Healthy lungs from colourful vegetables

Related tags Antioxidant Vitamin c

Little-known vitamins present in orange, red, green and yellow
fruit and vegetables can help improve lung health, according to
recent research from the University at Buffalo in the US.

Little-known vitamins present in orange, red, green and yellow fruit and vegetables can help improve lung health, according to recent research from the University at Buffalo in the US.

Writing in the 1 March issue of the American Journal of Epidemiology, the UB researchers said that the antioxidants lutein and zeaxanthin, members of the carotenoid family, can have a significant positive effect on lung health, reducing the ageing effect by as much as one to two years.

Green leafy vegetables such as spinach, kale and collard greens are good sources of lutein and zeaxanthin.

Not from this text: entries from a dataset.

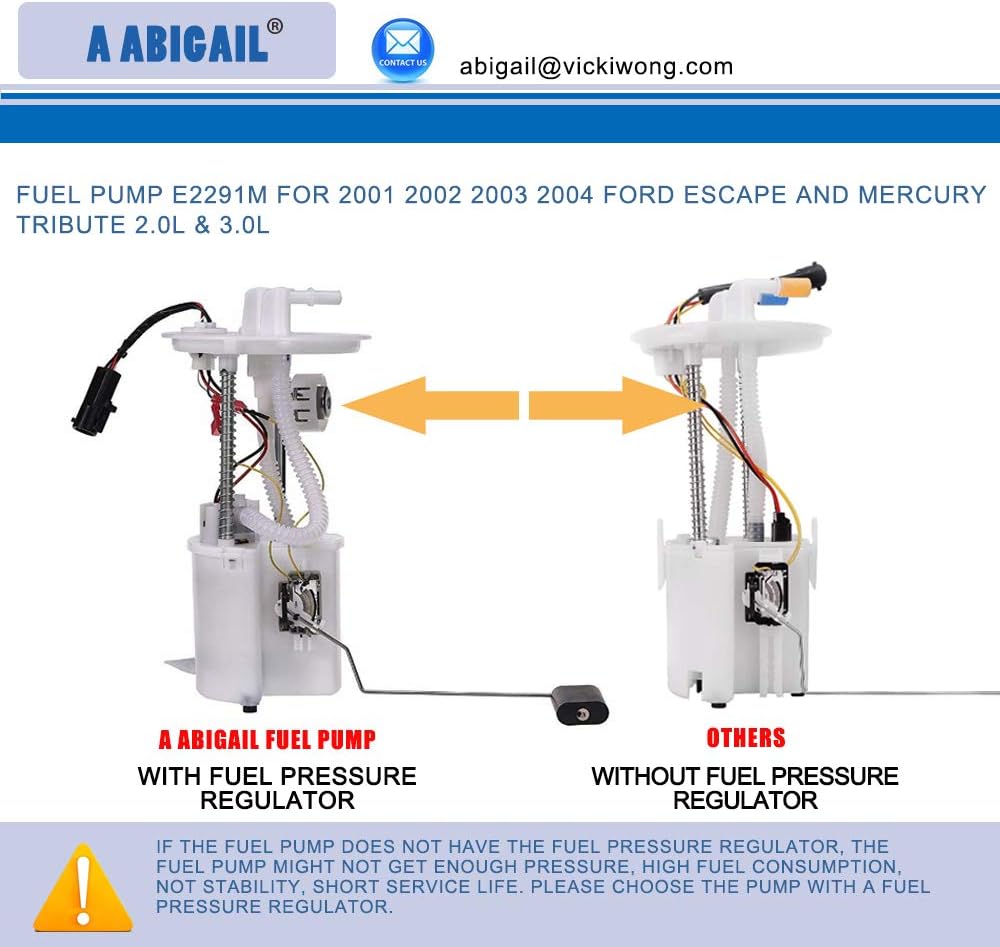 A ABIGAIL®

CONTACT US

abigail@vickiwong.com

FUEL PUMP E2291M FOR 2001 2002 2003 2004 FORD ESCAPE AND MERCURY TRIBUTE 2.0L & 3.0L

A ABIGAIL FUEL PUMP

WITH FUEL PRESSURE REGULATOR

OTHERS

WITHOUT FUEL PRESSURE REGULATOR

IF THE FUEL PUMP DOES NOT HAVE THE FUEL PRESSURE REGULATOR, THE FUEL PUMP MIGHT NOT GET ENOUGH PRESSURE, HIGH FUEL CONSUMPTION, NOT STABILITY, SHORT SERVICE LIFE. PLEASE CHOOSE THE PUMP WITH A FUEL PRESSURE REGULATOR.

The team also found evidence to confirm their earlier findings that dietary intake of food containing vitamins C and E could also improve lung function. In a study published last May, they reported that high blood levels of vitamins C and E and the carotenoids lutein, zeaxanthin and beta-cryptoxanthin were associated with better pulmonary function in a general population.

"The importance of this study is that it strengthens the hypothesis that carotenoids are antioxidant vitamins that play a significant role in maintaining respiratory function, and that beta-carotene may not be the 'one' important carotenoid,"​ said Dr Holger Schunemann, UB assistant professor of medicine and social and preventive medicine and lead author on the study.

"Impaired lung function is associated with an increased risk of dying, so it is important to determine the factors that could influence lung function,"​ he said. "This information may be even more important for smokers, who have a heavy free radical burden."​ Antioxidants such as carotenoids attack the harmful free radicals produced by the body.

Dr Schunemann's study was based on dietary records and interviews obtained from 1,616 randomly selected residents of western New York, aged 35 to 79, who were free of respiratory disease. All participants performed standard lung-function tests, which measured the volume of air they could expel in one breath - forced vital capacity (FVC) - and the volume forcibly expelled in one second (FEV1).

While lutein and zeaxanthin showed the strongest association with pulmonary function, the results also showed that vitamins C and E had a positive effect on lung health.

"But when we considered these antioxidant vitamins simultaneously, only vitamin E correlated significantly with FEV1 and only lutein and zeaxanthin with FEV,"​ Dr Schunemann said. Taking vitamin C and E supplements did not change the results significantly.

"Further studies are needed to confirm these results, and longitudinal studies could help to clarify whether this association is related to lung development in childhood and adolescence, or whether it's the result of an accumulation of protective effects against oxidative damage throughout life."